Les agriculteurs suédois sont généralement membres de plusieurs coopératives. Ils sont cultivateurs, producteurs laitiers, sylviculteurs... et sont ainsi membres à la fois de l'organisation agricole qui compte parmi ses membres des coopératives agricoles et forestières, d'une coopérative de cultivateurs, d'une coopérative laitière, d'une coopérative forestière... et font probablement aussi partie des millions de coopérants d'une des chaînes de grands magasins coopératifs existantes. Un dirigeant d’entreprise suédois opte pour la coopérative, car il est persuadé que cela renforcera la position de sa petite entreprise sur le marché. Car, quelle que soit la taille de votre entreprise, vous ne restez qu’un petit maillon de la chaîne.
Nous avons visité Svensk Kooperation, récemment fondée par quelques grandes coopératives suédoises dans le but de promouvoir la place de l’entrepreneuriat coopératif dans l’agenda (politique) en misant sur la communication, l’éducation et la défense des intérêts. Svensk Kooperation est la plateforme où se rencontrent diverses coopératives, indépendamment du secteur dans lequel elles opèrent. Il s’agit d’un des rares endroits où les consommateurs et les producteurs peuvent se retrouver pour parler durabilité, en abordant des sujets comme l’économie circulaire, le changement climatique... Des thèmes qui sont également beaucoup discutés en Belgique.
Coompanion, coopérative qui conseille les entreprises qui se lancent dans l’entrepreneuriat coopératif, est surtout active dans la campagne suédoise où l’entrepreneuriat coopératif est considéré comme un moyen d’assurer le renouvellement des générations dans les entreprises (agricoles et forestières) ou de garantir la présence de stations-service et de magasins hors des grandes villes.
La Suède (superficie de 41 millions d'hectares) est un pays où la sylviculture (23 millions d'hectares) est bien plus importante que l'agriculture (3 millions d'hectares). Les personnes actives dans ce secteur ne le sont pas toujours à temps plein. Les travailleurs à temps partiel y sont d’ailleurs plus nombreux qu’en Belgique. L’agriculture et la sylviculture constituent la « force verte » du pays et la production de biomasse est cruciale pour la transition énergétique en Suède. Le transport basé sur le bioéthanol et le chauffage au bois exigent une bonne gestion des forêts et une politique de gestion agricole qui ne perdent jamais de vue la production alimentaire. Avec un taux d'autosuffisance de 50 % (ce qui signifie que la moitié de la nourriture doit être importée), il s’agit d’un enjeu de taille. Après plusieurs années, la Suède vient de replacer la sécurité alimentaire dans son agenda politique. Avec une grande implication des institutions scientifiques, mais aussi des entreprises de l’agro-alimentaire. Lantmännen et LRF, que nous avons également visitées, jouent un rôle actif à cet égard, grâce à leurs 25 000 et 141 000 membres respectivement et à leurs efforts pour accélérer les changements. Les coopératives jouent en effet un rôle de levier pour le changement et donc la durabilité.

> _OBJECTIFS_
A. Recopiez, s'il vous plaît, le passage du texte sur les coopératives suédoises qui va de « Coompanion, coopérative qui » jusqu'à « des grandes villes. », en renommant « stations-service » en « pompes à essence ».
B. Poursuivez le texte sur les coopératives suédoises à partir de l'endroit où il s'arrête.

> _JEU DE DONNÉES_
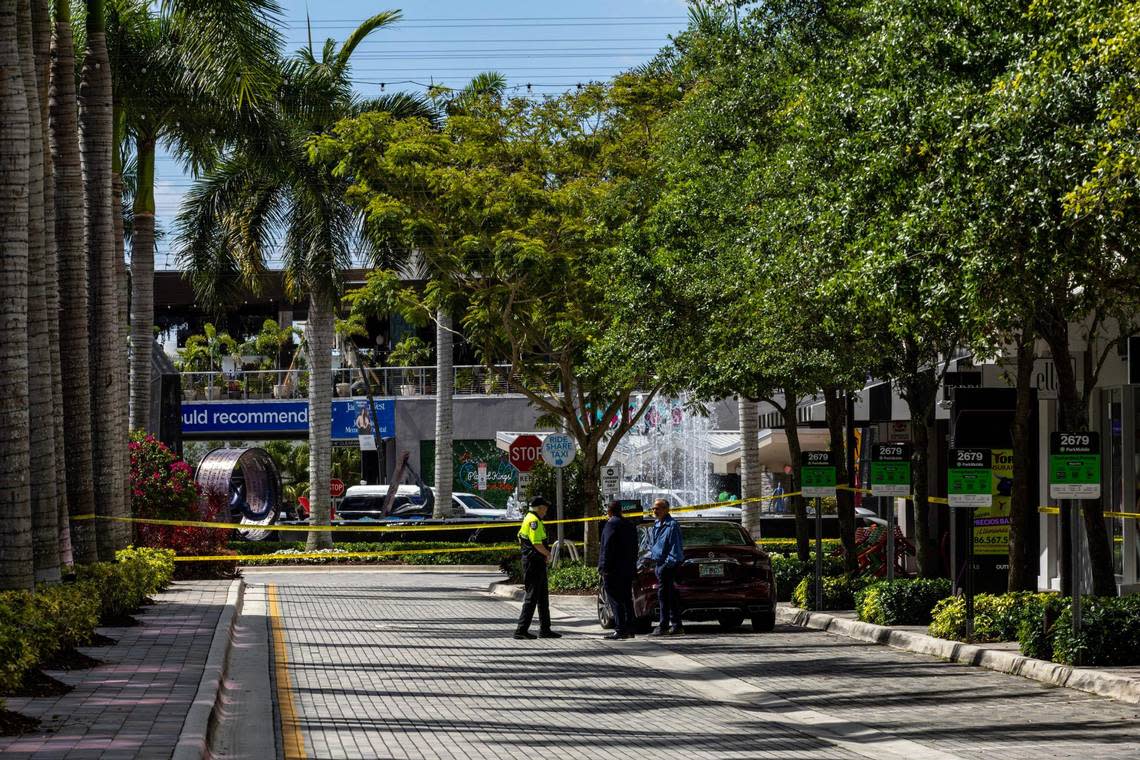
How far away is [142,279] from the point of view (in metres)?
==
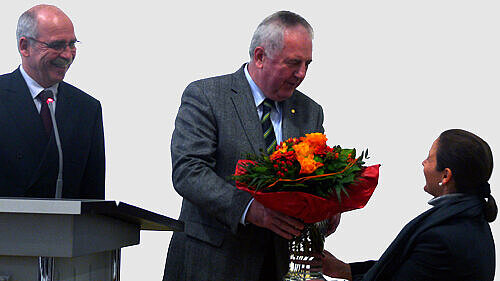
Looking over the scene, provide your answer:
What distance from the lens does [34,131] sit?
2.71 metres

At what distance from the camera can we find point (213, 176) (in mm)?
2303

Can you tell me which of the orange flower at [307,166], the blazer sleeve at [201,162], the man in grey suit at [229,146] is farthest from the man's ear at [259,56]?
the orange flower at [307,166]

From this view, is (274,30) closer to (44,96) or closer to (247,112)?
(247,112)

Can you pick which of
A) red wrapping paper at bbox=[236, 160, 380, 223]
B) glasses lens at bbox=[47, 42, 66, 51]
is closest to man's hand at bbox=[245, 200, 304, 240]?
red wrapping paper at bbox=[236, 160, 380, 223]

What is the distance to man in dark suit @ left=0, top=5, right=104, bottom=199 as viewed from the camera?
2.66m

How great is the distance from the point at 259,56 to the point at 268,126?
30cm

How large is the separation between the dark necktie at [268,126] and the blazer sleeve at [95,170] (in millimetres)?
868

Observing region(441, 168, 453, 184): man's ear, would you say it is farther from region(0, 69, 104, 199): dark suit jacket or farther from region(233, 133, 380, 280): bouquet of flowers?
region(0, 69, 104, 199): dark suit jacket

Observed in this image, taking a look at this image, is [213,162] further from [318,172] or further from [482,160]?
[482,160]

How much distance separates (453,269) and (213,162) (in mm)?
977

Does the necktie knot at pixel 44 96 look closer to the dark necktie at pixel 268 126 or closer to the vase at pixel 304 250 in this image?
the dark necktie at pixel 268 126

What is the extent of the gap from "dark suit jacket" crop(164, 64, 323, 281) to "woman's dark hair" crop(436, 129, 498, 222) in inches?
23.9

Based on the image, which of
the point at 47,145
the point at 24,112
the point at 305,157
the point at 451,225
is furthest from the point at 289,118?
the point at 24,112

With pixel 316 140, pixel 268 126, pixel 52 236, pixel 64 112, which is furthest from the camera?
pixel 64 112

> _RÉPONSES PAR TÂCHE_
A.
Coompanion, coopérative qui conseille les entreprises qui se lancent dans l’entrepreneuriat coopératif, est surtout active dans la campagne suédoise où l’entrepreneuriat coopératif est considéré comme un moyen d’assurer le renouvellement des générations dans les entreprises (agricoles et forestières) ou de garantir la présence de pompes à essence et de magasins hors des grandes villes.

B.
Lantmännen est une coopérative qui regroupe 25 000 agriculteurs suédois et qui ne se limite pas à la collecte et au commerce des céréales récoltées. Le point fort de Lantmännen réside dans le fait que les céréales sont transformées dans leurs propres boulangeries. Toute la plus-value revient donc à l'agriculteur. Outre l’agriculture et l’industrie alimentaire, Lantmännen, qui existe depuis plus de cent ans, est aussi active dans le secteur de la construction de machines (via une collaboration avec Volvo) et dans les énergies renouvelables. Les bénéfices qui sont réalisés dans toutes ces branches, ainsi que les investissements effectués dans l’entreprise (la coopérative) reviennent directement aux cultivateurs membres. La clé de répartition est basée sur les transactions que chaque membre individuel a avec Lantmännen.
Lantmännen réalise un chiffre d’affaires de 4 milliards d’euros, compte 10 000 travailleurs dans le monde et est active dans 20 pays, avec notamment 3 implantations en Belgique. Mais lorsque l'on entre dans le siège de Lantmännen, tout rappelle la culture suédoise et leur devise : les céréales au cœur de l’activité.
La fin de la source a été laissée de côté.